## Items

——————————

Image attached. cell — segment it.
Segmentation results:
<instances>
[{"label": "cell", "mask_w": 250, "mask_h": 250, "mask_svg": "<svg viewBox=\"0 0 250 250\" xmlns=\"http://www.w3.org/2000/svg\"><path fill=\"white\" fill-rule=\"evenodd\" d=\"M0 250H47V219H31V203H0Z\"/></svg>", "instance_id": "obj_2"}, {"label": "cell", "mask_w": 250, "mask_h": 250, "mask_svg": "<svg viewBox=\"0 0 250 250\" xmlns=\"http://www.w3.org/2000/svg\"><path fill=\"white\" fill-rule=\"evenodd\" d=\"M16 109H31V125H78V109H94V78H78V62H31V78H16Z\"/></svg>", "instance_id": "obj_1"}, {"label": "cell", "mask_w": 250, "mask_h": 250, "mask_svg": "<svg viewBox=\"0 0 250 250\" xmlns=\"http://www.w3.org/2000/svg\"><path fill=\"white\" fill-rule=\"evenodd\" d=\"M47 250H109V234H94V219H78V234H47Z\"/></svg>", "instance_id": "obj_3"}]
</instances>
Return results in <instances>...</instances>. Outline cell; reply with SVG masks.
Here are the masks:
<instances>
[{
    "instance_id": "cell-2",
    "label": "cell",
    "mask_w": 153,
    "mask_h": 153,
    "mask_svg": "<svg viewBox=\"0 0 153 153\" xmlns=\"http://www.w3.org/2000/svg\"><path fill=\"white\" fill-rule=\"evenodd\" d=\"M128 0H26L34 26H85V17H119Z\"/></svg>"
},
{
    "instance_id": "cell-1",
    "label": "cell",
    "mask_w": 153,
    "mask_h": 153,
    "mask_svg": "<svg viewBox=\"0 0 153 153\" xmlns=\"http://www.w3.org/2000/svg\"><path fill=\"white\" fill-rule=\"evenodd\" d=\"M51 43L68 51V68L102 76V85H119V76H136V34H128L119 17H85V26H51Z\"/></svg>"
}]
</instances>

——————————

## Exercise requirements
Copy out all of the entries above verbatim, reproducing every line without alteration.

## Finished answer
Image attached. cell — segment it.
Segmentation results:
<instances>
[{"label": "cell", "mask_w": 250, "mask_h": 250, "mask_svg": "<svg viewBox=\"0 0 250 250\" xmlns=\"http://www.w3.org/2000/svg\"><path fill=\"white\" fill-rule=\"evenodd\" d=\"M0 250H47V219H31V203H0Z\"/></svg>", "instance_id": "obj_2"}, {"label": "cell", "mask_w": 250, "mask_h": 250, "mask_svg": "<svg viewBox=\"0 0 250 250\" xmlns=\"http://www.w3.org/2000/svg\"><path fill=\"white\" fill-rule=\"evenodd\" d=\"M16 109H31V125H78V109H94V78H78V62H31V78H16Z\"/></svg>", "instance_id": "obj_1"}, {"label": "cell", "mask_w": 250, "mask_h": 250, "mask_svg": "<svg viewBox=\"0 0 250 250\" xmlns=\"http://www.w3.org/2000/svg\"><path fill=\"white\" fill-rule=\"evenodd\" d=\"M47 250H109V234H94V219H78V234H47Z\"/></svg>", "instance_id": "obj_3"}]
</instances>
Return results in <instances>...</instances>. Outline cell; reply with SVG masks.
Here are the masks:
<instances>
[{
    "instance_id": "cell-2",
    "label": "cell",
    "mask_w": 153,
    "mask_h": 153,
    "mask_svg": "<svg viewBox=\"0 0 153 153\" xmlns=\"http://www.w3.org/2000/svg\"><path fill=\"white\" fill-rule=\"evenodd\" d=\"M128 0H26L34 26H85V17H119Z\"/></svg>"
},
{
    "instance_id": "cell-1",
    "label": "cell",
    "mask_w": 153,
    "mask_h": 153,
    "mask_svg": "<svg viewBox=\"0 0 153 153\" xmlns=\"http://www.w3.org/2000/svg\"><path fill=\"white\" fill-rule=\"evenodd\" d=\"M51 43L68 51V68L102 76V85H119V76H136V34H128L119 17H85V26H51Z\"/></svg>"
}]
</instances>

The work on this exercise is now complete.